账比人活得长,这是他在别的地方早就学会的道理。
他往前走了一步,站在墙前。
他说:“先数纸。”
他把纸一张一张数过去。
数完,他退回来。
他说:“一百四十三张。”
零号说:“这一层的门有一百三十四道。”
沈夜说:“纸比门多。”
零号说:“多九张。”
沈夜说:“多九张,不一定是九个人。纸可以重挂,人不能重记。”
对账这件事,沈夜做过。
他以前写过一个脚本,专门查两张表对不对得上。
表上的人数一模一样,名字排下来也没有缺,可两张表就是合不到一块儿。
后来找出来的毛病只有一处,有一行多出来了。
多出来的那一行,不报错,也不出声,就静静躺在表的最下面。
它比少一行更难找。少一行,总数会对不上,一眼就能看出来。
多一行,总数看着是对的,只有把两边的项一条一条对过去,才能发现多出来的那一个。
他现在就在做这件事。
墙上一百四十三张纸,出过门的二十七个人,被销掉的一百一十五个人。
加在一块是一百四十二。
多出来的那一个,就藏在差数里。
他说:“我再数一遍名字。”
他一张一张看下去。
他数名字数得很慢。
每看一张,他先看记号,再看名字。
横划有好几种划法。有的斜着划,划得急。有的平着划,划到一半还停了一下。
这些小差别他都记着。
他不用笔记,用眼睛记。
写名字的人换过手,划名字的人也换过手,这些都留在纸上。
走到第七十几张纸的时候,他停了一下。
那一张纸上横划的墨色比别处新。
他把这一张抽出来看了看,又挂回去。
不是这一张。
他接着往后面数。
数到最后,只剩下那张什么记号也没有的纸。
他把这一张留在最后,再回头看了一遍整面墙。
这一次他看的是纸与纸之间的空当。
空当有一处比别处宽。
宽的那一处,就是刚才那张纸的位置。
每一张纸上只写一个名字。
名字后头都跟着一个记号。
有的是一条横划,划得很干净,是把名字销掉的意思。
有的是一个小圈,圈得很轻,像是记着这个人出过门。
有的什么记号也没有,只有一个名字,孤零零挂在纸的正中间。
沈夜把这些分开来记。
有横划的,一百一十五张。
有小圈的,二十七张。
两样都没有的,一张。
一百一十五加二十七,是一百四十二。
纸是一百四十三张。
他说:“多出来一张。

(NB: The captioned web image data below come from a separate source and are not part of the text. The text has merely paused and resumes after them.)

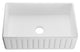 Anzzi Roine Farmhouse Reversible Apron Front Solid Surface Man Made Stone 30 in. Single Basin Kitchen Sink in Matte White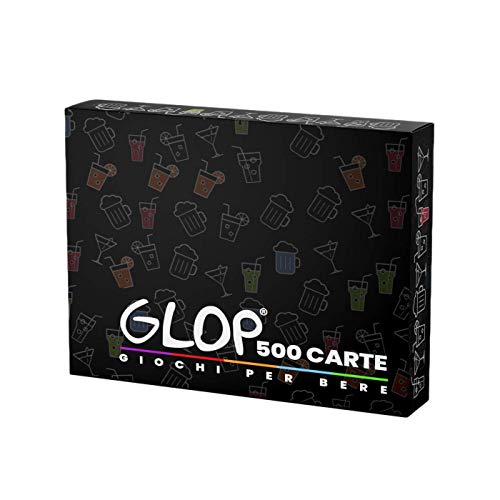 Glop 500 Carte - Giochi da Tavolo Adulti - Giochi per Bere - Giochi Alcolici per Feste - Giochi di Carte Adulti - Giochi di società - Dinking Game - Idee Regalo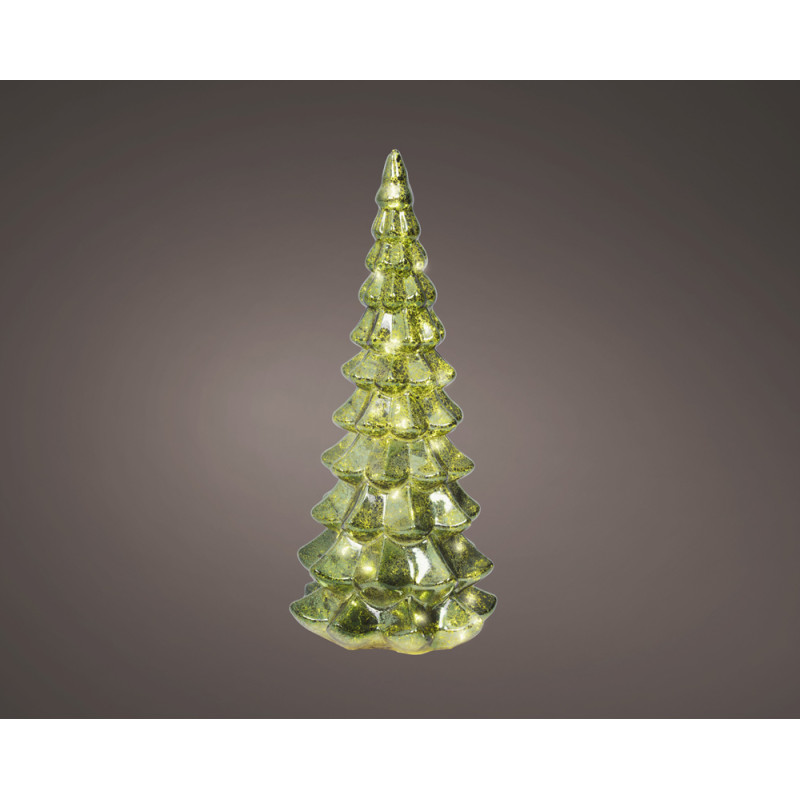Alberello Luminoso in Vetro 32cm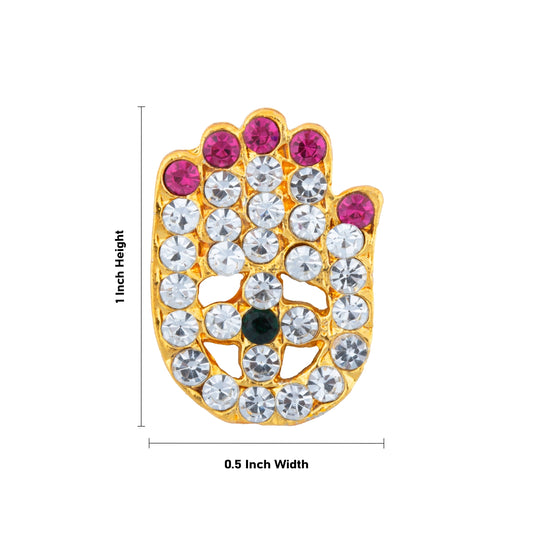 Stone Hastham - 1 x 0.5 Inches | Stone Hands/ God & Goddess Hand for Deity - Neck & Body Accessories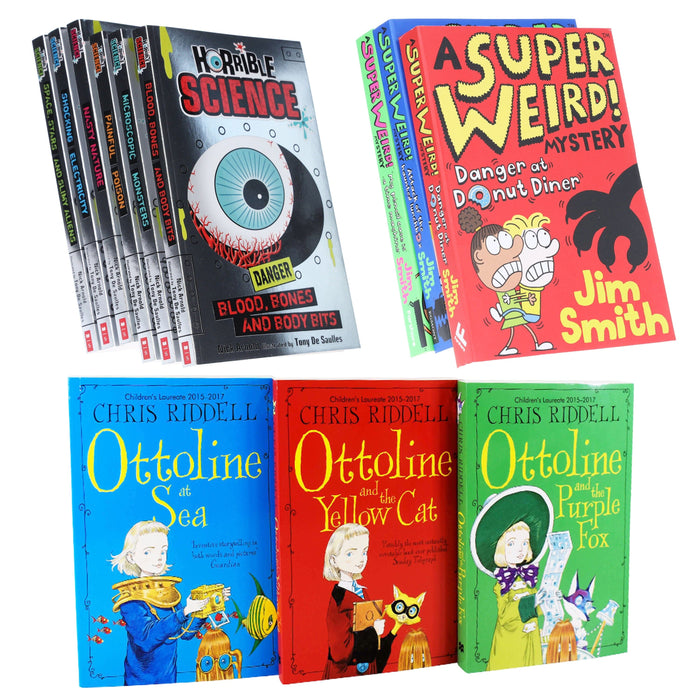 Horrible Science, A Super Weird! Mystery & Ottoline: 12 Books Collection Set - Ages 7-12 - Paperback 9-14 Scholastic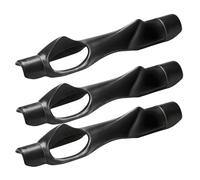 Kznifmk 3X Golf Grip Training Aid Golf Club Handle for Swing Grip Trainer Left Right Hand Practice Aid,Black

”
零号说:“多出来的是哪一张。”
沈夜说:“没有记号的那一张。”
他说:“它不在被销的人里,也不在出过门的人里。”
林小雪说:“那它在什么里。”
沈夜说:“它什么也不在。它只是挂在墙上。”
他把这张纸的前后想了一遍。
没有记号,说明管理这面墙的人没有处理过它。
没有处理过,有两种可能。
一种是漏了。挂账挂了几十年,漏掉一张纸很正常。
另一种是不敢动。
他看纸的新旧。
这一张纸比左右两张都新,边角没有卷,也没有被人翻过的软边。